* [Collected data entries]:

================

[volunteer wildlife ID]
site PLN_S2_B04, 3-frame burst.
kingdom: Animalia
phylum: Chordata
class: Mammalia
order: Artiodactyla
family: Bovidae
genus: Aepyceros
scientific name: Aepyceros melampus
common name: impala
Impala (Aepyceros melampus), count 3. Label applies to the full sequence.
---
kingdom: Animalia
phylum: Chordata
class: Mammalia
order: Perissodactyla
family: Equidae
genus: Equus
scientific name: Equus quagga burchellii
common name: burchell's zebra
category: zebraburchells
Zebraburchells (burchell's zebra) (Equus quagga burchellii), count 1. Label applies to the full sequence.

================

Beginning at the line where "common name: burchell's zebra" appears, extract each line through the end of the data above; keep them exact and include nothing else.

common name: burchell's zebra
category: zebraburchells
Zebraburchells (burchell's zebra) (Equus quagga burchellii), count 1. Label applies to the full sequence.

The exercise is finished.